[PROBLEMS TO WORK ON]:
#1 In the passage on serving and load testing the insurance charges model, which package is used to create the load testing script?
#2 Extend the passage on serving and load testing the insurance charges model, picking up right after its final line.

[TEXT SECTION]:
To run the service locally, execute these commands:

export PYTHONPATH=./
export REST_CONFIG=./configuration/local_rest_config.yaml
uvicorn rest_model_service.main:app --reload

The service should come up and can be accessed in a web browser at http://127.0.0.1:8000. When you access that URL using a web browser you will be redirected to the documentation page that is generated by the FastAPI package. The documentation looks like this:

Service Documentation

As you can see the Insurance Charges Model got it's own endpoint.

We can try out the service with this command:

!curl -X 'POST' \
  'http://127.0.0.1:8000/api/models/insurance_charges_model/prediction' \
  -H 'accept: application/json' \
  -H 'Content-Type: application/json' \
  -d "{ \
        \"age\": 42, \
        \"sex\": \"female\", \
        \"bmi\": 24.0, \
        \"children\": 2, \
        \"smoker\": false, \
        \"region\": \"northwest\" \
    }"

{"charges":8640.78}

By accessing the model's endpoint we were able to make a prediction. We got exactly the same prediction as when we installed the model in the example above.

By using the MLModel base class provided by the ml_base package and the REST service framework provided by the rest_model_service package we're able to quickly stand up a service to host the model.

Creating a Load Testing Script

To create a load testing script, we'll use the locust package. We'll install the package with this command:

!pip install locust

clear_output()

In order to run a load test with locust, we need to define what requests the locust package will make to the model service. To do this we need to define an HttpUser class.

from locust import HttpUser, constant_throughput, task
from faker import Faker


class ModelServiceUser(HttpUser):
    wait_time = constant_throughput(1)

[DATA EXTRACT]:
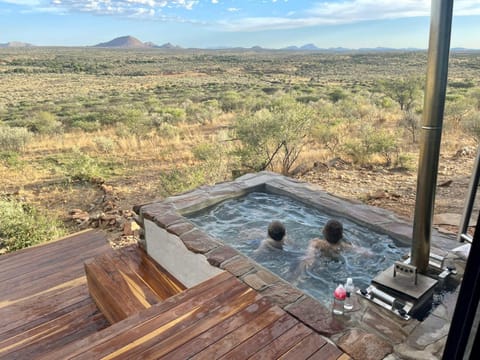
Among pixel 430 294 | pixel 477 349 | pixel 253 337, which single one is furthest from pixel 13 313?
pixel 477 349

[ANSWERS PROVIDED]:
#1 The locust package.

#2
    @task
    def post_prediction(self):
        faker = Faker()

        record = {
            "age": faker.random_int(min=18, max=65),
            "sex": faker.random_choices(elements=("male", "female"), length=1)[0],
            "bmi": faker.random_int(min=15000, max=50000) / 1000.0,
            "children": faker.random_int(min=0, max=5),
            "smoker": faker.boolean(),
            "region": faker.random_choices(
                elements=("southwest", "southeast", "northwest", "northeast"), length=1)[0]
        }
        self.client.post("/api/models/insurance_charges_model/prediction", json=record)

The class above makes a single request to the prediction endpoint in the model service, generating a random sample using the same code that we used to profile the model above. The load test consists of a single task that will be executed over and over, but we can easily add other tasks if we wanted to use the model in different ways. The wait_time attribute of the class is set to a constant throughout of 1, which means that each task will be executed at most 1 time per second by each simulated user in the load test. We can use this throuput and the number of concurrent users to create a realistic load test profile.

The code above is saved in the load_test.py file in the tests folder in the repository. We can launch a load test with this command:

locust -f tests/load_test.py

The load test process starts up a web app that can be accessed locally on http://127.0.0.1:8089.

Locust UI

To start a load test, the locust web app asks for the number of users to simulate, the spawn rate of users, and the base url of the service to send requests to. We set the number of users to 1, the spawn rate to 1 per second, and the url to the service instance that is currently running on the local host.

When we click on the "Start swarming" button, the load test starts and we can see this screen:

Locust Load Test

The load test is running and sending requests to the model service at the rate of one request per second from one user. The web UI also shows some charts in a separate tab in the UI, for example the total requests per second:

Total Requests Per Second

The response time is milliseconds:

Response Time in Milliseconds

And the number of users:

Number Of Users

When we're ready to stop the load test, we can click on the "Stop" button in the upper right corner.

Determining whether the model service meets the SLO is as simple as inspecting the "Statistics" tab.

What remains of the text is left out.